_TASK DATA_
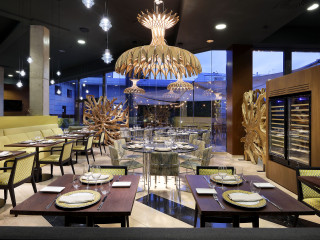 Hotel SB Icaria Barcelona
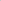 M for Men SpinMaster Pro Grey
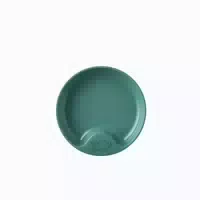 Mepal Lernteller Mio Deep Turquoise
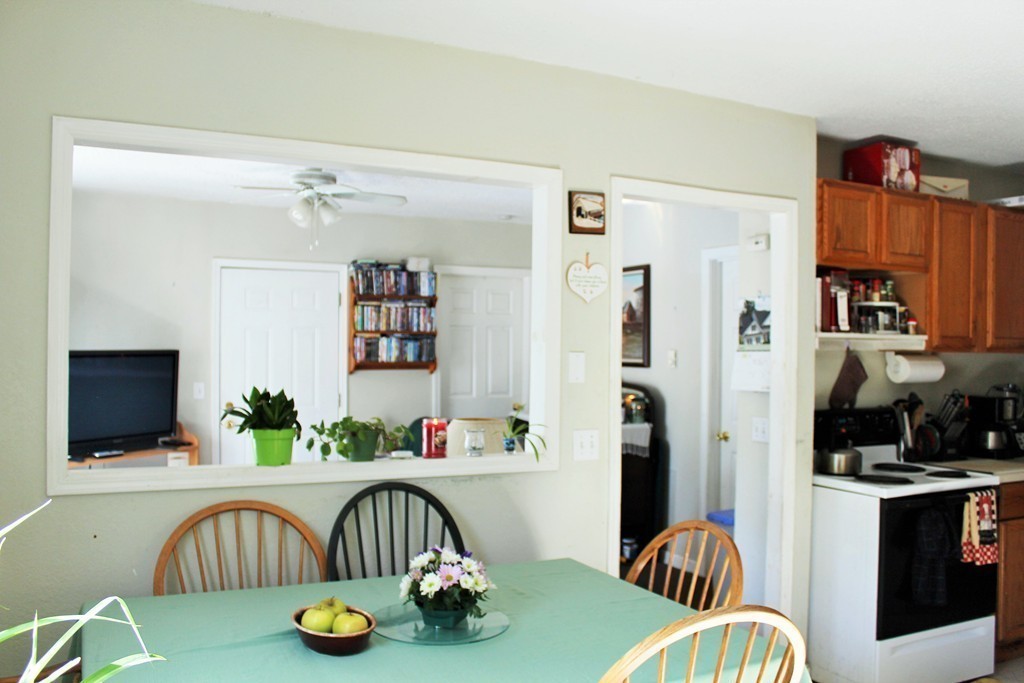 6 Martin Road Douglas, MA 01516 - Photo 14 of 28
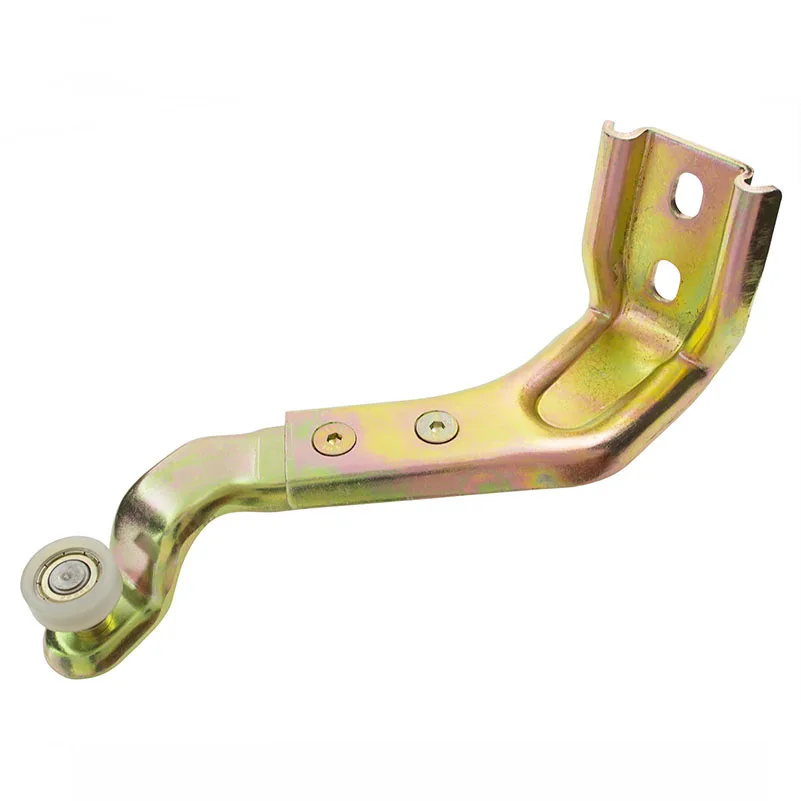 Sliding Door Roller Guide Hinge For Mercedes Sprinter Dodge 9017600128 ...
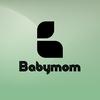 Babymom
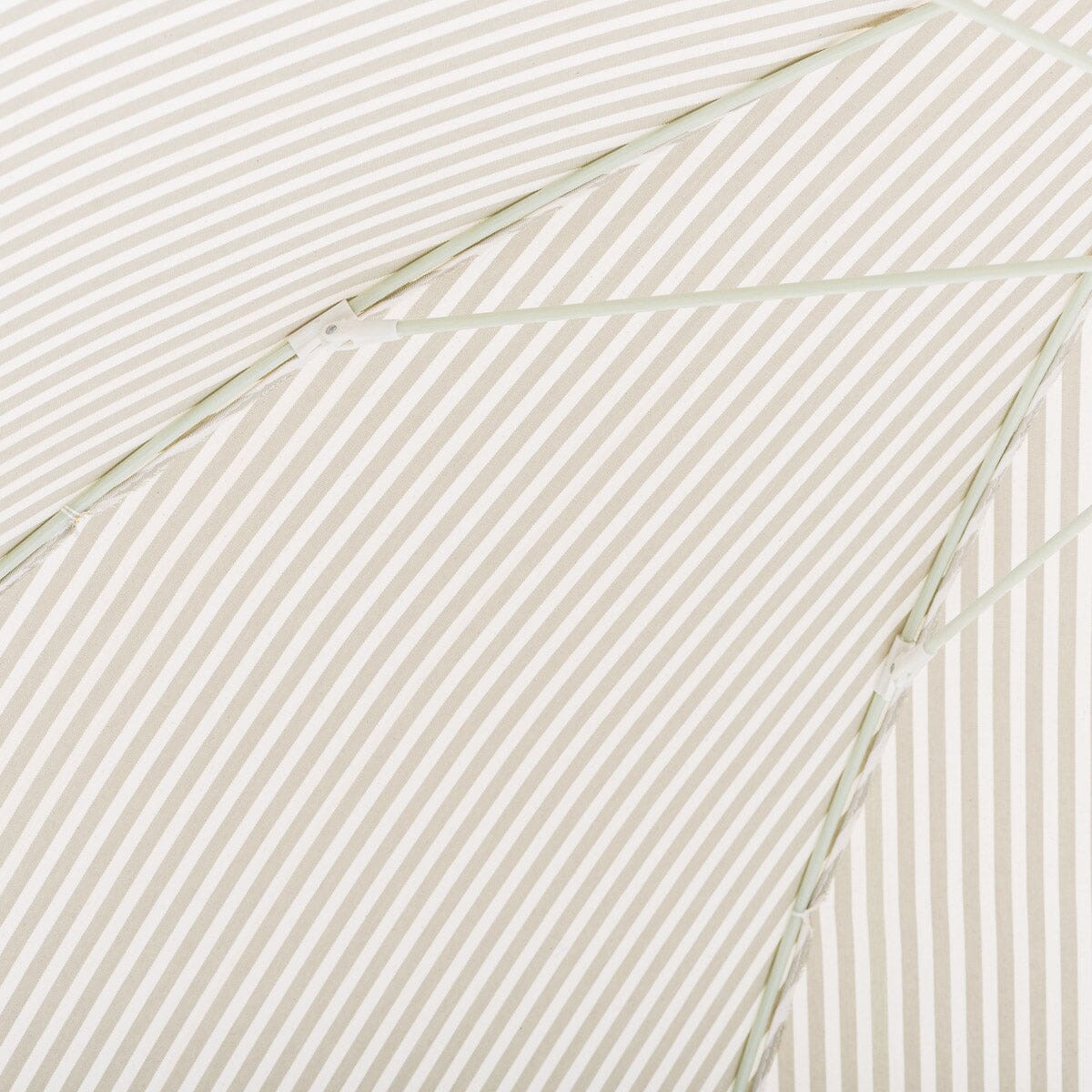 The Rio Fringed Umbrella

_ACTIVITY_
Put every one of the entries above into a numbered list, with no blank lines in between. Give only the text and leave the pictures out.

_SOLUTION TO THE EXERCISE_
1.  Hotel SB Icaria Barcelona
2.  M for Men SpinMaster Pro Grey
3.  Mepal Lernteller Mio Deep Turquoise
4.  6 Martin Road Douglas, MA 01516 - Photo 14 of 28
5.  Sliding Door Roller Guide Hinge For Mercedes Sprinter Dodge 9017600128 ...
6.  Babymom
7.  The Rio Fringed Umbrella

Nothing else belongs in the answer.